Will 2008 become 1984?

Next week in Sweden (June 18th), as reported in several places lately including slashdot, the Swedish parliament is supposed to vote for the pretty far-going law allowing FRA (a swedish defence organization previously involved in radio-surveillance etc) to wire-tap phone calls and computer traffic that cross the Swedish borders. The majority in the parliament is for the law, while it seems most of the ordinary people are against it. The hope is now that a few people will vote against their parties, that they will have the guts to stand up and “do the right thing” instead of following the party line.

I won’t go into how silly, stupid and bad such a law is but I’ll instead just show this great video to all swedes:

(video snipped from here)

stopa FRAlagen nu

This banner says (roughly translated by me) “On June 18th the government will take away your personal integrety. All internet traffic, all phone calls, all email and SMS traffic will be wire-tapped starting January 1st 2009. Big brother sees you! … and violates the Swedish Constitution.”

public suffixes list

I noticed the new site publicsuffix.org that has been setup by the mozilla organization in an attempt to list public suffixes for all TLDs in the world, to basically know how to prevent sites from setting cookies that would span over just about all sites under that “public suffix”.
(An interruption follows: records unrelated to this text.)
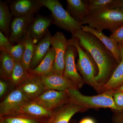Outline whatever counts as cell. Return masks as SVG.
Returning a JSON list of instances; mask_svg holds the SVG:
<instances>
[{
	"label": "cell",
	"instance_id": "13",
	"mask_svg": "<svg viewBox=\"0 0 123 123\" xmlns=\"http://www.w3.org/2000/svg\"><path fill=\"white\" fill-rule=\"evenodd\" d=\"M53 23V19L48 17L38 15L33 18L28 31L35 44H37L46 35L49 27Z\"/></svg>",
	"mask_w": 123,
	"mask_h": 123
},
{
	"label": "cell",
	"instance_id": "8",
	"mask_svg": "<svg viewBox=\"0 0 123 123\" xmlns=\"http://www.w3.org/2000/svg\"><path fill=\"white\" fill-rule=\"evenodd\" d=\"M77 52L74 46L69 44L65 55V66L63 75L65 77L70 80L77 89L81 88L84 82L78 71L75 59Z\"/></svg>",
	"mask_w": 123,
	"mask_h": 123
},
{
	"label": "cell",
	"instance_id": "29",
	"mask_svg": "<svg viewBox=\"0 0 123 123\" xmlns=\"http://www.w3.org/2000/svg\"><path fill=\"white\" fill-rule=\"evenodd\" d=\"M8 38L7 37L0 31V51L8 52L10 48L12 46Z\"/></svg>",
	"mask_w": 123,
	"mask_h": 123
},
{
	"label": "cell",
	"instance_id": "4",
	"mask_svg": "<svg viewBox=\"0 0 123 123\" xmlns=\"http://www.w3.org/2000/svg\"><path fill=\"white\" fill-rule=\"evenodd\" d=\"M70 101L88 109L108 108L115 111H122L115 103L113 97V90H107L98 95L87 96L82 94L76 88H71L66 90Z\"/></svg>",
	"mask_w": 123,
	"mask_h": 123
},
{
	"label": "cell",
	"instance_id": "26",
	"mask_svg": "<svg viewBox=\"0 0 123 123\" xmlns=\"http://www.w3.org/2000/svg\"><path fill=\"white\" fill-rule=\"evenodd\" d=\"M30 75L29 71L25 68L22 63L15 62L9 81L12 86L16 88L27 80Z\"/></svg>",
	"mask_w": 123,
	"mask_h": 123
},
{
	"label": "cell",
	"instance_id": "27",
	"mask_svg": "<svg viewBox=\"0 0 123 123\" xmlns=\"http://www.w3.org/2000/svg\"><path fill=\"white\" fill-rule=\"evenodd\" d=\"M24 52V45L22 42L18 43L17 44L12 45L7 53L12 57L15 62L22 63Z\"/></svg>",
	"mask_w": 123,
	"mask_h": 123
},
{
	"label": "cell",
	"instance_id": "1",
	"mask_svg": "<svg viewBox=\"0 0 123 123\" xmlns=\"http://www.w3.org/2000/svg\"><path fill=\"white\" fill-rule=\"evenodd\" d=\"M84 50L92 56L98 68L96 81L102 85L110 79L118 64L112 53L98 38L82 30L72 35Z\"/></svg>",
	"mask_w": 123,
	"mask_h": 123
},
{
	"label": "cell",
	"instance_id": "9",
	"mask_svg": "<svg viewBox=\"0 0 123 123\" xmlns=\"http://www.w3.org/2000/svg\"><path fill=\"white\" fill-rule=\"evenodd\" d=\"M30 101L18 88L11 91L0 103V117L15 114L20 108Z\"/></svg>",
	"mask_w": 123,
	"mask_h": 123
},
{
	"label": "cell",
	"instance_id": "14",
	"mask_svg": "<svg viewBox=\"0 0 123 123\" xmlns=\"http://www.w3.org/2000/svg\"><path fill=\"white\" fill-rule=\"evenodd\" d=\"M43 5L40 0H16L11 3L10 10L14 17L34 14Z\"/></svg>",
	"mask_w": 123,
	"mask_h": 123
},
{
	"label": "cell",
	"instance_id": "2",
	"mask_svg": "<svg viewBox=\"0 0 123 123\" xmlns=\"http://www.w3.org/2000/svg\"><path fill=\"white\" fill-rule=\"evenodd\" d=\"M68 40L69 44L76 49L78 55L77 68L84 83L90 86L98 93L104 92L103 86L96 81L95 77L98 73V68L92 56L81 47L76 37L73 36Z\"/></svg>",
	"mask_w": 123,
	"mask_h": 123
},
{
	"label": "cell",
	"instance_id": "35",
	"mask_svg": "<svg viewBox=\"0 0 123 123\" xmlns=\"http://www.w3.org/2000/svg\"><path fill=\"white\" fill-rule=\"evenodd\" d=\"M79 123H96L94 119L90 117H86L82 119Z\"/></svg>",
	"mask_w": 123,
	"mask_h": 123
},
{
	"label": "cell",
	"instance_id": "23",
	"mask_svg": "<svg viewBox=\"0 0 123 123\" xmlns=\"http://www.w3.org/2000/svg\"><path fill=\"white\" fill-rule=\"evenodd\" d=\"M12 14L5 2L0 1V30L7 37H9Z\"/></svg>",
	"mask_w": 123,
	"mask_h": 123
},
{
	"label": "cell",
	"instance_id": "32",
	"mask_svg": "<svg viewBox=\"0 0 123 123\" xmlns=\"http://www.w3.org/2000/svg\"><path fill=\"white\" fill-rule=\"evenodd\" d=\"M112 118L113 123H123V111H115Z\"/></svg>",
	"mask_w": 123,
	"mask_h": 123
},
{
	"label": "cell",
	"instance_id": "31",
	"mask_svg": "<svg viewBox=\"0 0 123 123\" xmlns=\"http://www.w3.org/2000/svg\"><path fill=\"white\" fill-rule=\"evenodd\" d=\"M113 97L116 105L122 111H123V92L113 91Z\"/></svg>",
	"mask_w": 123,
	"mask_h": 123
},
{
	"label": "cell",
	"instance_id": "17",
	"mask_svg": "<svg viewBox=\"0 0 123 123\" xmlns=\"http://www.w3.org/2000/svg\"><path fill=\"white\" fill-rule=\"evenodd\" d=\"M53 112L33 100L28 101L21 106L15 114H23L37 118L48 119L51 116Z\"/></svg>",
	"mask_w": 123,
	"mask_h": 123
},
{
	"label": "cell",
	"instance_id": "11",
	"mask_svg": "<svg viewBox=\"0 0 123 123\" xmlns=\"http://www.w3.org/2000/svg\"><path fill=\"white\" fill-rule=\"evenodd\" d=\"M34 14L14 17L10 25L9 39L12 43L21 42L28 31Z\"/></svg>",
	"mask_w": 123,
	"mask_h": 123
},
{
	"label": "cell",
	"instance_id": "28",
	"mask_svg": "<svg viewBox=\"0 0 123 123\" xmlns=\"http://www.w3.org/2000/svg\"><path fill=\"white\" fill-rule=\"evenodd\" d=\"M115 0H88L87 14L97 10L110 7Z\"/></svg>",
	"mask_w": 123,
	"mask_h": 123
},
{
	"label": "cell",
	"instance_id": "7",
	"mask_svg": "<svg viewBox=\"0 0 123 123\" xmlns=\"http://www.w3.org/2000/svg\"><path fill=\"white\" fill-rule=\"evenodd\" d=\"M34 101L49 111H53L68 102L70 99L66 91H59L48 89Z\"/></svg>",
	"mask_w": 123,
	"mask_h": 123
},
{
	"label": "cell",
	"instance_id": "6",
	"mask_svg": "<svg viewBox=\"0 0 123 123\" xmlns=\"http://www.w3.org/2000/svg\"><path fill=\"white\" fill-rule=\"evenodd\" d=\"M51 45L55 52L53 74L63 76L65 66V55L69 45L68 40L62 32L57 31L51 39Z\"/></svg>",
	"mask_w": 123,
	"mask_h": 123
},
{
	"label": "cell",
	"instance_id": "10",
	"mask_svg": "<svg viewBox=\"0 0 123 123\" xmlns=\"http://www.w3.org/2000/svg\"><path fill=\"white\" fill-rule=\"evenodd\" d=\"M87 110L70 101L55 110L45 123H69L76 113L84 112Z\"/></svg>",
	"mask_w": 123,
	"mask_h": 123
},
{
	"label": "cell",
	"instance_id": "37",
	"mask_svg": "<svg viewBox=\"0 0 123 123\" xmlns=\"http://www.w3.org/2000/svg\"><path fill=\"white\" fill-rule=\"evenodd\" d=\"M113 91H121V92H123V85L120 86L119 88H117L116 89Z\"/></svg>",
	"mask_w": 123,
	"mask_h": 123
},
{
	"label": "cell",
	"instance_id": "30",
	"mask_svg": "<svg viewBox=\"0 0 123 123\" xmlns=\"http://www.w3.org/2000/svg\"><path fill=\"white\" fill-rule=\"evenodd\" d=\"M110 37L119 44L123 43V25L116 29L110 35Z\"/></svg>",
	"mask_w": 123,
	"mask_h": 123
},
{
	"label": "cell",
	"instance_id": "5",
	"mask_svg": "<svg viewBox=\"0 0 123 123\" xmlns=\"http://www.w3.org/2000/svg\"><path fill=\"white\" fill-rule=\"evenodd\" d=\"M43 6L51 12L53 23L73 35L81 30L82 25L70 15L58 0H40Z\"/></svg>",
	"mask_w": 123,
	"mask_h": 123
},
{
	"label": "cell",
	"instance_id": "36",
	"mask_svg": "<svg viewBox=\"0 0 123 123\" xmlns=\"http://www.w3.org/2000/svg\"><path fill=\"white\" fill-rule=\"evenodd\" d=\"M119 45L121 51V55L123 56V43L121 44H119Z\"/></svg>",
	"mask_w": 123,
	"mask_h": 123
},
{
	"label": "cell",
	"instance_id": "3",
	"mask_svg": "<svg viewBox=\"0 0 123 123\" xmlns=\"http://www.w3.org/2000/svg\"><path fill=\"white\" fill-rule=\"evenodd\" d=\"M81 23L98 30H108L112 33L123 25V12L110 7L97 10L88 14Z\"/></svg>",
	"mask_w": 123,
	"mask_h": 123
},
{
	"label": "cell",
	"instance_id": "25",
	"mask_svg": "<svg viewBox=\"0 0 123 123\" xmlns=\"http://www.w3.org/2000/svg\"><path fill=\"white\" fill-rule=\"evenodd\" d=\"M0 76L6 80H9L15 65V62L10 55L0 51Z\"/></svg>",
	"mask_w": 123,
	"mask_h": 123
},
{
	"label": "cell",
	"instance_id": "20",
	"mask_svg": "<svg viewBox=\"0 0 123 123\" xmlns=\"http://www.w3.org/2000/svg\"><path fill=\"white\" fill-rule=\"evenodd\" d=\"M66 1V10L74 18L81 23L87 14L88 0H67Z\"/></svg>",
	"mask_w": 123,
	"mask_h": 123
},
{
	"label": "cell",
	"instance_id": "21",
	"mask_svg": "<svg viewBox=\"0 0 123 123\" xmlns=\"http://www.w3.org/2000/svg\"><path fill=\"white\" fill-rule=\"evenodd\" d=\"M21 41L24 45V54L22 63L29 71L30 69L31 64L36 44L28 31Z\"/></svg>",
	"mask_w": 123,
	"mask_h": 123
},
{
	"label": "cell",
	"instance_id": "15",
	"mask_svg": "<svg viewBox=\"0 0 123 123\" xmlns=\"http://www.w3.org/2000/svg\"><path fill=\"white\" fill-rule=\"evenodd\" d=\"M81 29L82 30L92 34L98 38L112 53L117 63L119 64L120 63L122 55L118 43L110 37L105 35L102 31L98 30L88 25H82Z\"/></svg>",
	"mask_w": 123,
	"mask_h": 123
},
{
	"label": "cell",
	"instance_id": "24",
	"mask_svg": "<svg viewBox=\"0 0 123 123\" xmlns=\"http://www.w3.org/2000/svg\"><path fill=\"white\" fill-rule=\"evenodd\" d=\"M48 119L23 114H16L0 117V123H45Z\"/></svg>",
	"mask_w": 123,
	"mask_h": 123
},
{
	"label": "cell",
	"instance_id": "34",
	"mask_svg": "<svg viewBox=\"0 0 123 123\" xmlns=\"http://www.w3.org/2000/svg\"><path fill=\"white\" fill-rule=\"evenodd\" d=\"M7 83L6 82L2 80L0 81V97L1 98L5 93L7 90Z\"/></svg>",
	"mask_w": 123,
	"mask_h": 123
},
{
	"label": "cell",
	"instance_id": "12",
	"mask_svg": "<svg viewBox=\"0 0 123 123\" xmlns=\"http://www.w3.org/2000/svg\"><path fill=\"white\" fill-rule=\"evenodd\" d=\"M30 77L18 87L25 97L30 101H33L40 96L46 90L41 77L30 73Z\"/></svg>",
	"mask_w": 123,
	"mask_h": 123
},
{
	"label": "cell",
	"instance_id": "16",
	"mask_svg": "<svg viewBox=\"0 0 123 123\" xmlns=\"http://www.w3.org/2000/svg\"><path fill=\"white\" fill-rule=\"evenodd\" d=\"M40 77L46 90L66 91L71 88H76L72 82L63 76L53 74Z\"/></svg>",
	"mask_w": 123,
	"mask_h": 123
},
{
	"label": "cell",
	"instance_id": "22",
	"mask_svg": "<svg viewBox=\"0 0 123 123\" xmlns=\"http://www.w3.org/2000/svg\"><path fill=\"white\" fill-rule=\"evenodd\" d=\"M111 76L103 86L104 91L114 90L123 85V56Z\"/></svg>",
	"mask_w": 123,
	"mask_h": 123
},
{
	"label": "cell",
	"instance_id": "18",
	"mask_svg": "<svg viewBox=\"0 0 123 123\" xmlns=\"http://www.w3.org/2000/svg\"><path fill=\"white\" fill-rule=\"evenodd\" d=\"M55 59V51L53 48H50L39 64L34 68L30 69L29 73L40 77L53 74Z\"/></svg>",
	"mask_w": 123,
	"mask_h": 123
},
{
	"label": "cell",
	"instance_id": "19",
	"mask_svg": "<svg viewBox=\"0 0 123 123\" xmlns=\"http://www.w3.org/2000/svg\"><path fill=\"white\" fill-rule=\"evenodd\" d=\"M51 37V33L48 30L44 37L36 44L31 64L30 69L37 67L46 55L50 48Z\"/></svg>",
	"mask_w": 123,
	"mask_h": 123
},
{
	"label": "cell",
	"instance_id": "33",
	"mask_svg": "<svg viewBox=\"0 0 123 123\" xmlns=\"http://www.w3.org/2000/svg\"><path fill=\"white\" fill-rule=\"evenodd\" d=\"M110 8L118 9L123 12V0H115Z\"/></svg>",
	"mask_w": 123,
	"mask_h": 123
}]
</instances>
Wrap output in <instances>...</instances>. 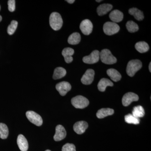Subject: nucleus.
Returning a JSON list of instances; mask_svg holds the SVG:
<instances>
[{
	"instance_id": "7",
	"label": "nucleus",
	"mask_w": 151,
	"mask_h": 151,
	"mask_svg": "<svg viewBox=\"0 0 151 151\" xmlns=\"http://www.w3.org/2000/svg\"><path fill=\"white\" fill-rule=\"evenodd\" d=\"M100 59V52L97 50H95L92 51L89 55L84 57L83 58V61L86 64H94L98 62Z\"/></svg>"
},
{
	"instance_id": "24",
	"label": "nucleus",
	"mask_w": 151,
	"mask_h": 151,
	"mask_svg": "<svg viewBox=\"0 0 151 151\" xmlns=\"http://www.w3.org/2000/svg\"><path fill=\"white\" fill-rule=\"evenodd\" d=\"M66 74L65 69L62 67H57L55 69L52 78L53 79H58L64 77Z\"/></svg>"
},
{
	"instance_id": "12",
	"label": "nucleus",
	"mask_w": 151,
	"mask_h": 151,
	"mask_svg": "<svg viewBox=\"0 0 151 151\" xmlns=\"http://www.w3.org/2000/svg\"><path fill=\"white\" fill-rule=\"evenodd\" d=\"M66 132L65 128L62 125H58L55 128V134L53 137L55 141H60L66 137Z\"/></svg>"
},
{
	"instance_id": "23",
	"label": "nucleus",
	"mask_w": 151,
	"mask_h": 151,
	"mask_svg": "<svg viewBox=\"0 0 151 151\" xmlns=\"http://www.w3.org/2000/svg\"><path fill=\"white\" fill-rule=\"evenodd\" d=\"M81 35L78 32H74L70 35L68 39V42L69 44L75 45L78 44L81 41Z\"/></svg>"
},
{
	"instance_id": "26",
	"label": "nucleus",
	"mask_w": 151,
	"mask_h": 151,
	"mask_svg": "<svg viewBox=\"0 0 151 151\" xmlns=\"http://www.w3.org/2000/svg\"><path fill=\"white\" fill-rule=\"evenodd\" d=\"M9 135L8 128L5 124L0 123V138L5 139Z\"/></svg>"
},
{
	"instance_id": "34",
	"label": "nucleus",
	"mask_w": 151,
	"mask_h": 151,
	"mask_svg": "<svg viewBox=\"0 0 151 151\" xmlns=\"http://www.w3.org/2000/svg\"><path fill=\"white\" fill-rule=\"evenodd\" d=\"M96 2H100L102 1V0H100V1H97V0H96Z\"/></svg>"
},
{
	"instance_id": "11",
	"label": "nucleus",
	"mask_w": 151,
	"mask_h": 151,
	"mask_svg": "<svg viewBox=\"0 0 151 151\" xmlns=\"http://www.w3.org/2000/svg\"><path fill=\"white\" fill-rule=\"evenodd\" d=\"M94 74L95 72L93 69H87L81 78L82 84L85 85H89L92 84L94 80Z\"/></svg>"
},
{
	"instance_id": "8",
	"label": "nucleus",
	"mask_w": 151,
	"mask_h": 151,
	"mask_svg": "<svg viewBox=\"0 0 151 151\" xmlns=\"http://www.w3.org/2000/svg\"><path fill=\"white\" fill-rule=\"evenodd\" d=\"M138 95L133 92H128L124 94L122 98V104L124 106H129L132 102L137 101L139 100Z\"/></svg>"
},
{
	"instance_id": "18",
	"label": "nucleus",
	"mask_w": 151,
	"mask_h": 151,
	"mask_svg": "<svg viewBox=\"0 0 151 151\" xmlns=\"http://www.w3.org/2000/svg\"><path fill=\"white\" fill-rule=\"evenodd\" d=\"M113 82L108 78H103L100 79L97 85V87L99 91L103 92L105 91L106 87L108 86H113Z\"/></svg>"
},
{
	"instance_id": "15",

While I can see what drives this effort and since we have the same underlying problem in curl as well, I have sympathy for the effort. Still, I dread “having to” import and support this entire list in curl only to be able to better work like the browsers in the cookie department. Also, it feels like a cat and mouse race where the list may never be complete anyway. It is doomed to lack entries, or in the worst case list “public suffixes” that aren’t any such public suffixes anymore and thus it’ll prevent sites using that suffix to properly use cookies…

There’s no word on the site if IE or Opera etc are going to join this effort.

Update: there are several people expressing doubts about the virtues of this idea. Like Patrik Fältström on DNSOP.

The IPv6 failure being joined by DNSSEC?

In case you haven’t read it before, Randy Bush‘s 55 page PDF slide show named “IPv6 Transition & Operational Reality” is a harsh (but quite accurate) description of how the IPv6 protocol was made, where some of its major problems lie and why the transition is going so slow etc.

I tried to find some official and recent figures or statements from some of the more IPv6-positive people and companies, but I failed to find much updates from after the year 2000 or so…

Speaking of network things that aren’t so successfully deployed: DNSSEC. Apparently iis.se (runs the Swedish TLD) tested 10 broadband routers (article and PDF in Swedish only) how well they support this (I believe mainly because .se tries to be a pioneer in DNSSEC), and 7 of the tested ones failed… Personally I’ve never liked the fact that DNSSEC isn’t really crafted to do it securely all the way.

Tunneling with libcurl

As I wrote a while ago, companies using http proxies make people feel a need to break out of their proxies.

Bryan is a friend who recently found out that his company is switching proxy to a different one and apparently both corkscrew and proxytunnel have problems with this new piece, and since libcurl offers quite a lot of functionality to accomplish almost this, a new project was born: curltunnel.libcurl

One immediate benefit of using libcurl is the support for multiple authentication methods, in fact more than any of the above mentioned tools.

However, it seems our first quick stab at making this tool (currently 278 lines of code), made it work for several common cases but… not for Bryan’s new proxy.

The current theory is that the proxy actually checks for SSL traffic and only lets that through, and thus it prevents the ssh server banner to appear when we try to tunnel through the proxy to a remote ssh server on port 443. If further testing proves this correct, we will of course have to add a SSL layer to the mix.